Rewrite the lines from the line with "Evaluating point 157,314, point" to the line with "15.9 meters", changing "observer" to "photographer" and keeping everything else the same.

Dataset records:
* * *

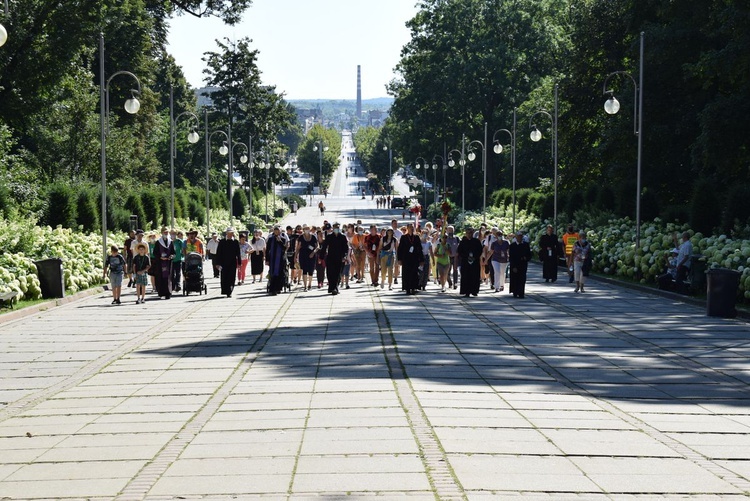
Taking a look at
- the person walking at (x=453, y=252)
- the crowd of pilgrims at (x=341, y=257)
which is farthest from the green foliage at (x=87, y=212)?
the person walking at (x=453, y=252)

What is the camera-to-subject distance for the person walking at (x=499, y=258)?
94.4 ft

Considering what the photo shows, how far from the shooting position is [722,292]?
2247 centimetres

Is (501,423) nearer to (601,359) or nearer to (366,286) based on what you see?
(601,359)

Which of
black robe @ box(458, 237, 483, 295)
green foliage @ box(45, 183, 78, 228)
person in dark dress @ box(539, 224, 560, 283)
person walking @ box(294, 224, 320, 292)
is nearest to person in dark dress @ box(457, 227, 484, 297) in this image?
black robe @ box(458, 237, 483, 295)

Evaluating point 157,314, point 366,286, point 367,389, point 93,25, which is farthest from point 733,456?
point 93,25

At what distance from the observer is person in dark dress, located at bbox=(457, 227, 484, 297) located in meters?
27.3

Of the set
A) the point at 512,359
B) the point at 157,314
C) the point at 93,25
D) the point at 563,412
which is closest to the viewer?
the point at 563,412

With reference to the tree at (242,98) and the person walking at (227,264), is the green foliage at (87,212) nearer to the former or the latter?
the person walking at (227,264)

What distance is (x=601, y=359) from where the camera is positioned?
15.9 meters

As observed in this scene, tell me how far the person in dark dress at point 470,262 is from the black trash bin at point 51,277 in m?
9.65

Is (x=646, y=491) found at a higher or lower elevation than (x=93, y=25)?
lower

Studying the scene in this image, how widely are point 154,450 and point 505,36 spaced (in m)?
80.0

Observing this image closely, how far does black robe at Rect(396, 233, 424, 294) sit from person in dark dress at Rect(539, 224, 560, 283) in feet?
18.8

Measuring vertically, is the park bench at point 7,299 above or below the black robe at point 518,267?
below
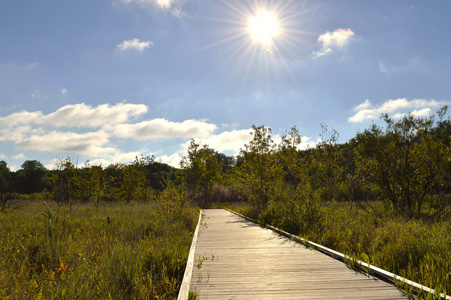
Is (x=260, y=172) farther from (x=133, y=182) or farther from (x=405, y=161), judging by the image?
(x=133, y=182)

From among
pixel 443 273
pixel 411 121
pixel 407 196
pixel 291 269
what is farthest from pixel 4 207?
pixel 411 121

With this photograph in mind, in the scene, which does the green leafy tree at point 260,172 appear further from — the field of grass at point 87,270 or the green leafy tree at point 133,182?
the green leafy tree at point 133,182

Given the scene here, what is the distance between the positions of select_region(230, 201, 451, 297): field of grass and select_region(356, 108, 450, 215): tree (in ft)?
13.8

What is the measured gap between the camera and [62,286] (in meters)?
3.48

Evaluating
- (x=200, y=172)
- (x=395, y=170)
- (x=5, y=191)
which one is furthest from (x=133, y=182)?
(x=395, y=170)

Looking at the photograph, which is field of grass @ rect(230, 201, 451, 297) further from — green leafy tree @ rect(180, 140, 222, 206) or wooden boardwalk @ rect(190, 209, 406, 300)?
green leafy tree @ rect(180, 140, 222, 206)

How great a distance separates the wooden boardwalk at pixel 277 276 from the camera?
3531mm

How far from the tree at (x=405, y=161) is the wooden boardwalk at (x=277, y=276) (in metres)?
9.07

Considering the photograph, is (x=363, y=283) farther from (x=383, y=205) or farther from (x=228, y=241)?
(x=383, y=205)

* * *

__EXERCISE ANSWER__
Evaluating point 157,314, point 366,286, point 367,389, point 93,25, which is farthest from point 733,456?
point 93,25

At what distance from the photographer is person in dark dress, located at bbox=(457, 227, 484, 297) located in meters?
27.3

Of the set
A) the point at 512,359
B) the point at 157,314
C) the point at 93,25
D) the point at 563,412
which is closest to the viewer?
the point at 563,412

With reference to the tree at (242,98) and the person walking at (227,264), is the green foliage at (87,212) nearer to the former or the latter?
the person walking at (227,264)

What distance is (x=601, y=359) from where the camera is positioned?
15.9 meters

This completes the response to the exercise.